Skin gene expression correlates of severity of interstitial lung disease in systemic sclerosis

Abstract

Objective: We undertook this hypothesis-generating study to identify skin transcripts correlating with severity of interstitial lung disease (ILD) in systemic sclerosis (SSc).

Methods: Skin biopsy samples from 59 patients enrolled in the Genetics versus Environment in Scleroderma Outcome Study (GENISOS) cohort or an open-label imatinib study (baseline visit) were examined by global gene expression analysis using Illumina HT-12 arrays. Skin transcripts correlating with concomitantly obtained forced vital capacity (FVC) values and the modified Rodnan skin thickness score (MRSS) were identified by quantitative trait analysis. Also, immunofluorescence staining for selected transcripts was performed in affected skin and lung tissue. Plasma levels of CCL2, soluble SELP, and soluble P-selectin glycoprotein ligand 1 (sPSGL-1) were examined in all patients enrolled in the GENISOS cohort (n = 266).

Results: Eighty-two skin transcripts correlated significantly with FVC. This gene list distinguished patients with more severe ILD (FVC <70% predicted) in unsupervised hierarchical clustering analysis (P < 0.001). These genes included SELP, CCL2, and matrix metalloproteinase 3, which are involved in extravasation and adhesion of inflammatory cells. Among the FVC correlates, 8 genes (CCL2, HAPLN3, GPR4, ADCYAP1, WARS, CDC25B, PLP1, and STXBP6) also correlated with the MRSS. Immunofluorescence staining revealed that SELP and CCL2 were also overexpressed in affected skin and lung tissue from SSc patients compared to those from controls. Plasma levels of CCL2 and sPSGL-1 correlated with concomitantly obtained FVC values (r = -0.22, P = 0.001 and r = 0.17, P = 0.015, respectively). This relationship was independent of potential confounders (age, sex, ethnicity, smoking status, anti-topoisomerase I positivity, treatment with immunosuppressive agents, MRSS, disease type, and disease duration).

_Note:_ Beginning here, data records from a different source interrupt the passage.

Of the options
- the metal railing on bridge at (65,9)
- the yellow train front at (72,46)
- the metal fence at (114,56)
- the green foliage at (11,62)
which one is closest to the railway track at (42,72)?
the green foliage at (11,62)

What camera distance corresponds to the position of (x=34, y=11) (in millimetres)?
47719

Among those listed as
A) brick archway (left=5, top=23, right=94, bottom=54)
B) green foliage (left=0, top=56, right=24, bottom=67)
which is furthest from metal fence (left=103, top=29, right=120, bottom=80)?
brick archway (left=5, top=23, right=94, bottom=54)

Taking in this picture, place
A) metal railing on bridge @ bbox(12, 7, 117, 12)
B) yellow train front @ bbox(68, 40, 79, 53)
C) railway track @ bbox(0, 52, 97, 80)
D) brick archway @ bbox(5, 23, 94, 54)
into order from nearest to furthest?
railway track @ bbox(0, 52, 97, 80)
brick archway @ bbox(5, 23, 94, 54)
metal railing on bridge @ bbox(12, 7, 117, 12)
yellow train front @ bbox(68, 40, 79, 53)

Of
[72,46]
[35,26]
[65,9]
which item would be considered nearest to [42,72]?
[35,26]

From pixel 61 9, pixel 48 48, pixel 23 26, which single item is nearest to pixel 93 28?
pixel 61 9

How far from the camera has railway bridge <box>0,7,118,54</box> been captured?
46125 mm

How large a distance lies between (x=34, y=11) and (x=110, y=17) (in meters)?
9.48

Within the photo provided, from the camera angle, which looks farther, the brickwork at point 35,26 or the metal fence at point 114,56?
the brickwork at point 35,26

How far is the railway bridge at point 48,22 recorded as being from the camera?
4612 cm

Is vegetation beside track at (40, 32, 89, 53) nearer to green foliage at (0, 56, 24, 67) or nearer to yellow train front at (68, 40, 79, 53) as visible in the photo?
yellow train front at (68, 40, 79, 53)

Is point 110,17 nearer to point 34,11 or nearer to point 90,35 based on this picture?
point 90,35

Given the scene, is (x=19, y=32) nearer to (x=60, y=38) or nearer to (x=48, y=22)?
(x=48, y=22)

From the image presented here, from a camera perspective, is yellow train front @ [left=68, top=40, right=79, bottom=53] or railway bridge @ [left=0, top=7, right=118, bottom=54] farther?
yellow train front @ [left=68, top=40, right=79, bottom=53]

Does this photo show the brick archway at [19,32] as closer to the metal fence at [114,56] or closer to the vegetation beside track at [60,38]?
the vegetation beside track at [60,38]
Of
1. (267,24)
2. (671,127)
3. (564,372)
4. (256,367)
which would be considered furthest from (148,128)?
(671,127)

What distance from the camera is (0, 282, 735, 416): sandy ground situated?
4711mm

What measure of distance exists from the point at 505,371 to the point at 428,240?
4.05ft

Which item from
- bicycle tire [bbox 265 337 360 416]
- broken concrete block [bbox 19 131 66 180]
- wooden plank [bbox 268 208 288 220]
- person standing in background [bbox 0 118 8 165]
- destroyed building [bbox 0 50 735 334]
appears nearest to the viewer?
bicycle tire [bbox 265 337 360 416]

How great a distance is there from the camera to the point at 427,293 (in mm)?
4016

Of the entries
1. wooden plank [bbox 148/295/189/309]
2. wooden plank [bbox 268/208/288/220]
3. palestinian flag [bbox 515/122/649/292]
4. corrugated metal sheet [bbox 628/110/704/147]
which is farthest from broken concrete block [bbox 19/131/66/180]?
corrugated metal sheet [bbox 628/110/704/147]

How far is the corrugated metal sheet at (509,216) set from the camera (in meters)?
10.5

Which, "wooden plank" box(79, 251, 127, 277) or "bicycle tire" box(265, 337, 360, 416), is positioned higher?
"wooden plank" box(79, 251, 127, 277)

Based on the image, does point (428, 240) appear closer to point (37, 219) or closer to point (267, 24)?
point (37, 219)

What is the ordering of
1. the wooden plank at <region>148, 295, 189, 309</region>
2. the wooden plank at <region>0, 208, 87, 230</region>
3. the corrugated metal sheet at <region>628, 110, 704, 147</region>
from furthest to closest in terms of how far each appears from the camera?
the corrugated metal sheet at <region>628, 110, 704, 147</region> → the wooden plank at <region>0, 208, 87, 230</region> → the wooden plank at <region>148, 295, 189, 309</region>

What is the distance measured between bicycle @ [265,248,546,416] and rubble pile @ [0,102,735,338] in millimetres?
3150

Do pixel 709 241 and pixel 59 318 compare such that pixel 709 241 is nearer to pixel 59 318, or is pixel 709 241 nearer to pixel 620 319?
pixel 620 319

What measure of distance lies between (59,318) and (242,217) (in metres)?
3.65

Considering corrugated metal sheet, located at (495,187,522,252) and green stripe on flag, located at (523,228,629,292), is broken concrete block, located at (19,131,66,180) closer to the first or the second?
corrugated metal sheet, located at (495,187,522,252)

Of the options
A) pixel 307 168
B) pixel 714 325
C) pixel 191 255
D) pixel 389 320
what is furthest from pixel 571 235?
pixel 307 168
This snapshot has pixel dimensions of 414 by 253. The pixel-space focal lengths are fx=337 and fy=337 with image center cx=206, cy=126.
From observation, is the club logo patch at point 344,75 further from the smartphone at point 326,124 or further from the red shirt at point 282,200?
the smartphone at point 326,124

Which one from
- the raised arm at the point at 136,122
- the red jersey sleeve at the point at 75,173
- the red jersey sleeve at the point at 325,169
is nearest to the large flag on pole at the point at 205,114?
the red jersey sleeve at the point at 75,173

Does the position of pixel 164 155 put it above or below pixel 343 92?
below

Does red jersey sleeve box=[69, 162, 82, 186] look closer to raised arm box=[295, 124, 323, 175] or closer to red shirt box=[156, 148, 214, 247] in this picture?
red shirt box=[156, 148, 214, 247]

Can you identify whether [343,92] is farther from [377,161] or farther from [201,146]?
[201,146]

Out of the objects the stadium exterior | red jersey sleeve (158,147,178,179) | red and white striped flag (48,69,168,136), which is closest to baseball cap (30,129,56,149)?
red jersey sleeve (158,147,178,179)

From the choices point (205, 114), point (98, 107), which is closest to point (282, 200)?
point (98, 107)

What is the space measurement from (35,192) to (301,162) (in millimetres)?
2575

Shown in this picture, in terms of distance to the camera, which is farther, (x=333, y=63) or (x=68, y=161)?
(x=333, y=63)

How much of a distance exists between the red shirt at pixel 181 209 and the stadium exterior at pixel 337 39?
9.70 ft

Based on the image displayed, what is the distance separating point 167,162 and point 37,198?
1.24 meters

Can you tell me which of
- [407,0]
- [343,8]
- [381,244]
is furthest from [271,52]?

Conclusion: A limited number of skin transcripts including genes involved in extravasation and adhesion of inflammatory cells correlate with severity of ILD.

Figure 1

Unsupervised hierarchical clustering of 82 skin transcripts that correlated with the concomitantly obtained forced vital capacity % predicted values. A, Only samples. B, Samples/genes. Samples are labeled according to study groups: those with interstitial lung disease (ILD) (yellow) and those with no ILD (purple).

Figure 2

Correlation of skin transcript levels of SELP (A) and CCL2 (B) with the concomitantly obtained forced vital capacity (FVC) % predicted value. The transcript levels have been log-transformed.

Figure 3

Left, Immunofluorescence staining with anti–P-selectin antibodies in skin (A) and lung tissue (B) from normal controls and patients with systemic sclerosis (SSc) or idiopathic pulmonary fibrosis (IPF). Arrows indicate double-positive cells. Original magnification × 400. SMA = α-smooth muscle actin. Right, Fluorescence intensity of P-selectin in the 3 groups. Bars show the mean ± SD.

Figure 4

Left, Immunofluorescence staining with anti-CCL2 antibodies in lung tissue from normal controls and patients with SSc or IPF. Arrows indicate double-positive cells. Original magnification × 400. Right, Fluorescence intensity of CCL2 in the 3 groups. Bars show the mean ± SD. See Figure 3 for definitions.

Figure 5

Correlations of plasma levels of CCL2 (A), soluble SELP (B), and soluble P-selectin glycoprotein ligand 1 (sPSGL-1) (C) with concomitantly obtained forced vital capacity (FVC) % predicted values.